Saturday, June 13, 2009

Don't Bet On A Soft Landing Into The New Normal

With the recent financial crisis, Mohammad El Erian of Pimco has predicted a 'new normal,' categorized by 1-2% economic growth (instead of close to 3%), tightened lending, and more government.

The basis of these predictions are fairly sound. With increased government and taxes, we can expect rates of growth similar to those in Europe and Japan, which are about 1%. This is because the government is more inefficient than the private sector, and more resources are devoted to the government than to businesses.

I agree with a lot of this analysis, but I think the economic and political situation will be more volatile than this. If our politicians really wish for our economy to mimic a Western European social state, then the average standard of living still has about 25-30% to drop off. This would match the average GDP per capita of most Western European states. When you count in the fact that our country is burdened with a drug war, large military, and more debt, you may expect even worse...though our country's labor system is much more flexible than those countries (and will be even if bills like Card Check pass).

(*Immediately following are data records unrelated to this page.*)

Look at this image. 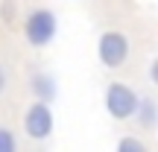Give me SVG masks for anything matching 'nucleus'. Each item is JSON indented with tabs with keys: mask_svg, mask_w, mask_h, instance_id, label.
I'll list each match as a JSON object with an SVG mask.
<instances>
[{
	"mask_svg": "<svg viewBox=\"0 0 158 152\" xmlns=\"http://www.w3.org/2000/svg\"><path fill=\"white\" fill-rule=\"evenodd\" d=\"M23 41H27L32 50H44V47H50L53 41H56L59 35V18L53 9H47V6H35V9H29V15L23 18Z\"/></svg>",
	"mask_w": 158,
	"mask_h": 152,
	"instance_id": "1",
	"label": "nucleus"
},
{
	"mask_svg": "<svg viewBox=\"0 0 158 152\" xmlns=\"http://www.w3.org/2000/svg\"><path fill=\"white\" fill-rule=\"evenodd\" d=\"M132 53V41L123 29H106L100 32V41H97V59L106 70H120L126 62H129Z\"/></svg>",
	"mask_w": 158,
	"mask_h": 152,
	"instance_id": "2",
	"label": "nucleus"
},
{
	"mask_svg": "<svg viewBox=\"0 0 158 152\" xmlns=\"http://www.w3.org/2000/svg\"><path fill=\"white\" fill-rule=\"evenodd\" d=\"M138 102H141V94H138L132 85H126V82H108L106 85L102 105H106V111H108L111 120H132Z\"/></svg>",
	"mask_w": 158,
	"mask_h": 152,
	"instance_id": "3",
	"label": "nucleus"
},
{
	"mask_svg": "<svg viewBox=\"0 0 158 152\" xmlns=\"http://www.w3.org/2000/svg\"><path fill=\"white\" fill-rule=\"evenodd\" d=\"M21 129H23V135H27L29 141H35V143L47 141V138L53 135V129H56V117H53L50 102H44V100H32L29 102L27 111H23Z\"/></svg>",
	"mask_w": 158,
	"mask_h": 152,
	"instance_id": "4",
	"label": "nucleus"
},
{
	"mask_svg": "<svg viewBox=\"0 0 158 152\" xmlns=\"http://www.w3.org/2000/svg\"><path fill=\"white\" fill-rule=\"evenodd\" d=\"M132 120L138 123V129L155 132V126H158V105H155L152 97H141V102H138V108H135V114H132Z\"/></svg>",
	"mask_w": 158,
	"mask_h": 152,
	"instance_id": "5",
	"label": "nucleus"
},
{
	"mask_svg": "<svg viewBox=\"0 0 158 152\" xmlns=\"http://www.w3.org/2000/svg\"><path fill=\"white\" fill-rule=\"evenodd\" d=\"M29 88H32L35 100H44V102H53L56 94H59L56 79H53L50 73H44V70H35V73L29 76Z\"/></svg>",
	"mask_w": 158,
	"mask_h": 152,
	"instance_id": "6",
	"label": "nucleus"
},
{
	"mask_svg": "<svg viewBox=\"0 0 158 152\" xmlns=\"http://www.w3.org/2000/svg\"><path fill=\"white\" fill-rule=\"evenodd\" d=\"M114 149L117 152H147V143H143L141 138H135V135H123Z\"/></svg>",
	"mask_w": 158,
	"mask_h": 152,
	"instance_id": "7",
	"label": "nucleus"
},
{
	"mask_svg": "<svg viewBox=\"0 0 158 152\" xmlns=\"http://www.w3.org/2000/svg\"><path fill=\"white\" fill-rule=\"evenodd\" d=\"M18 149V135L9 126H0V152H15Z\"/></svg>",
	"mask_w": 158,
	"mask_h": 152,
	"instance_id": "8",
	"label": "nucleus"
},
{
	"mask_svg": "<svg viewBox=\"0 0 158 152\" xmlns=\"http://www.w3.org/2000/svg\"><path fill=\"white\" fill-rule=\"evenodd\" d=\"M9 91V70H6V64L0 62V97Z\"/></svg>",
	"mask_w": 158,
	"mask_h": 152,
	"instance_id": "9",
	"label": "nucleus"
}]
</instances>
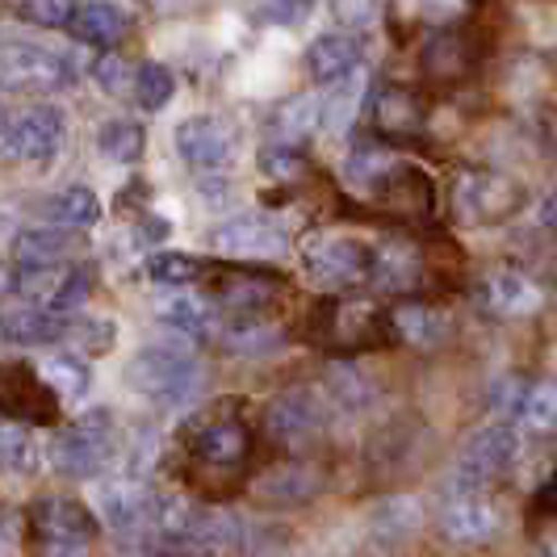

With all that is going on, I do not see us soft landing into this new normal, just like we didn't soft land into the recession. What will be the switch that causes a massive drop, similar to how Lehman Brothers's collapse sparked the fall meltdown, is not clear. It may be the actual tax increases going through, but I remain skeptical this will even occur.

More likely, I believe it will be some sort of inflation, since this is a hidden tax that cannot be controlled. What I see from Obama and the Democrats is a steadfast optimism and blindness to the budget deficit. They always expect far more taxes to be raised from tax increases, far less spending to be done, far more economic growth than is possible, and far more efficiencies resulting from legislation than could happen. The combination results in these highly optimistic budget projections that only a fool would trust.

Thus, I believe we will run deficits far exceeding what the administration expects. At some point, bondholders will get worried and demand higher rates. The explosion in interests rates may cause another economic downturn, or the Fed may step in and print money resulting in inflation. Either way, I don't think we will crash due to higher taxes. The deficit may be the trigger, but it will be the effects of it, eitehr high interests rates or inflation, that will be the ultimate weapon of calamity.